En février 2007, la cour de cassation réunie en assemblée plénière casse et annule de manière définitive sa relaxe pour injure antisémite et juge que ses propos, « Pour moi, les juifs, c’est une secte, une escroquerie », tenus en février 2002 dans une interview pour le magazine Lyon Capitale, sont en effet constitutifs du délit d'injure antisémite. Bien qu’idiote et peu ragoutante, cette opinion est-elle antisémite ? Affichée comme une opinion personnelle ("pour moi"), il semble que cela puisse se discuter en droit.

S’ensuivent alors d’autres condamnations du même type, elles sans ambiguïté : la cour d'appel le condamne le 15 novembre 2007 pour provocation à la haine envers les juifs à 5 000 € d'amende pour avoir comparé en 2004 les juifs à des « négriers » et trafiquants d'esclaves. La cour d'appel de Paris confirme le 26 juin 2008 sa condamnation à 7 000 € d'amende pour avoir assimilé en 2005 la mémoire de la Shoah à de la « pornographie mémorielle ».

Le 27 octobre 2009, Dieudonné franchit un nouveau cap en accueillant chaleureusement le négationniste Robert Faurisson : il est condamné à 10 000 € d'amende pour l’avoir fait acclamer lors d'une de ses représentations et lui avoir fait remettre le « prix de l'infréquentabilité » par un comédien grimé en prisonnier juif, portant l'étoile jaune, des camps d'extermination nazis. Le caractère antisémite de cette mise en scène atroce parait difficile à réfuter, même si "on se marre", selon les Dieudonnistes.

Le parquet de Paris ouvre le 4 juin 2009 une enquête préliminaire à l'encontre de l'humoriste pour injure antisémite dans une vidéo sur Internet où il dénonce « le puissant lobby de youpins sionistes ». Une enquête de la justice le concernant, au motif d'antisémitisme, est également en cours en Belgique.

En 2009, il est condamné au Québec pour diffamation envers le comédien et chanteur Patrick Bruel, qu’il qualifie de « militaire israëlien ».

Il est condamné en 2009 à une amende de 3 000 € pour diffamation envers la journaliste Elisabeth Schemla du site Proche-Orient info (fermé depuis).

En 2010, il est condamné à 5 000 € d'amende plus 10 000 € de dommages et intérêts pour diffamation envers la Licra qu'il avait qualifiée « d'officine israélienne », en la rangeant parmi les « associations mafieuses qui organisent la censure  » et « nient tous les concepts du racisme à part celui qui concerne les Juifs  »

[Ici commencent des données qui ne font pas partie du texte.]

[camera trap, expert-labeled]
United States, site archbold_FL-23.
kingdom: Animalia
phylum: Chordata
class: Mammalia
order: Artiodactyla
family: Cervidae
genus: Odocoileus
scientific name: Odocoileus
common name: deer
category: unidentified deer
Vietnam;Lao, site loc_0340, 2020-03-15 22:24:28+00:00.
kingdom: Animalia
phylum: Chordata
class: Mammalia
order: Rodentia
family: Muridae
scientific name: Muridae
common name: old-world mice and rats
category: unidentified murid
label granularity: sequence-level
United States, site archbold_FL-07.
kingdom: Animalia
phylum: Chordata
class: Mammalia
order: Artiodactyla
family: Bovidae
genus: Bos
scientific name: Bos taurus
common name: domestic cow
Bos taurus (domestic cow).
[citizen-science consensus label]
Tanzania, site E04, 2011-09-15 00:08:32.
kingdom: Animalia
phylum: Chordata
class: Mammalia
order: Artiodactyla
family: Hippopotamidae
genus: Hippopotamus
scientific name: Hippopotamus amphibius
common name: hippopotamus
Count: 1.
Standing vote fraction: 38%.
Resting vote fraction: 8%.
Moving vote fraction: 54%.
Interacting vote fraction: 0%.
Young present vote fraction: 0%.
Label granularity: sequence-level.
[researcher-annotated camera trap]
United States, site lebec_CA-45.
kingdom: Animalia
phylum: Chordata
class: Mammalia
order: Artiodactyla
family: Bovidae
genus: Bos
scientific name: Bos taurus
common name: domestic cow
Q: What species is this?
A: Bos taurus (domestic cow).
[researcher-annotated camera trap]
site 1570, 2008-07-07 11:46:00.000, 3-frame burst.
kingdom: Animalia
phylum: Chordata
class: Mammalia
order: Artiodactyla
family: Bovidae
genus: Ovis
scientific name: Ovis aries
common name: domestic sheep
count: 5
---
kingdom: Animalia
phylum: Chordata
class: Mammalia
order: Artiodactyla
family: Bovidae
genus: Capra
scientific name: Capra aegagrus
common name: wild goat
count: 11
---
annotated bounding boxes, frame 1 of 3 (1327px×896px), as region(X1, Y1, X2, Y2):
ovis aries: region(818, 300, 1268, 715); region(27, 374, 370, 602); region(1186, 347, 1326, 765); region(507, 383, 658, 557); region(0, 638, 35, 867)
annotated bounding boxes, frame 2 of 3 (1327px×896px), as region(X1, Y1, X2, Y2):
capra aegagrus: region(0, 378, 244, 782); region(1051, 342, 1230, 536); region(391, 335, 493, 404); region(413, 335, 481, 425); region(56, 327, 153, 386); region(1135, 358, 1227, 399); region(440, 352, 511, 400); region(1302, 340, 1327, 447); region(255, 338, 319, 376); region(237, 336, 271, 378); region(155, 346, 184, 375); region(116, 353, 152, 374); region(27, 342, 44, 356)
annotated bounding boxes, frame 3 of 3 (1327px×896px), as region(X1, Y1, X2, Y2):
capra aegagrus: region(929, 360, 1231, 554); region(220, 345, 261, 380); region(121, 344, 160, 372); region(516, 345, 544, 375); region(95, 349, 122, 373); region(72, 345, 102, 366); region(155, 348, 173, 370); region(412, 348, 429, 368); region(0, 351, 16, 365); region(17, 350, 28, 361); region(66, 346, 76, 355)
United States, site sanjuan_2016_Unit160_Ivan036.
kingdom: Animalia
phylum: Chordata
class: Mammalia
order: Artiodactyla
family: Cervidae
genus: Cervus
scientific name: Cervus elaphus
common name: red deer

En novembre 2012 Dieudonné est condamné à 28 000 € d'amende pour « diffamation, injure et provocation à la haine raciale » dans deux vidéos publiées sur Internet. L'une concerne la chanson à caractère à prétention drôlatique Shoananas, l'autre la déclaration suivante : « les gros escrocs de la planète, ce sont des Juifs  ». Ici on notera le caractère indubitablement antisémite, c’est à dire prêter un comportement sournois et négatif à un groupe d’individus indistincts, au seul motif de leur origine.

Enfin en 2014 il est condamné pour contestation de crimes contre l'humanité, diffamation raciale, provocation à la haine raciale et injure publique », à retirer deux passages de la vidéo 2014 sera l'année de la quenelle, qu'il avait postée sur Utube.

 

On le voit, les défenseurs à tout crin de Dieudonné, qui en appelle à la légitime liberté d’expression, non sans raisons parfois, peuvent néanmoins remarquer le caractère étrangement récurrent et unilatéral de cette « liberté ». Reste donc à son auteur à s'expliquer sur ses incessantes obsessions.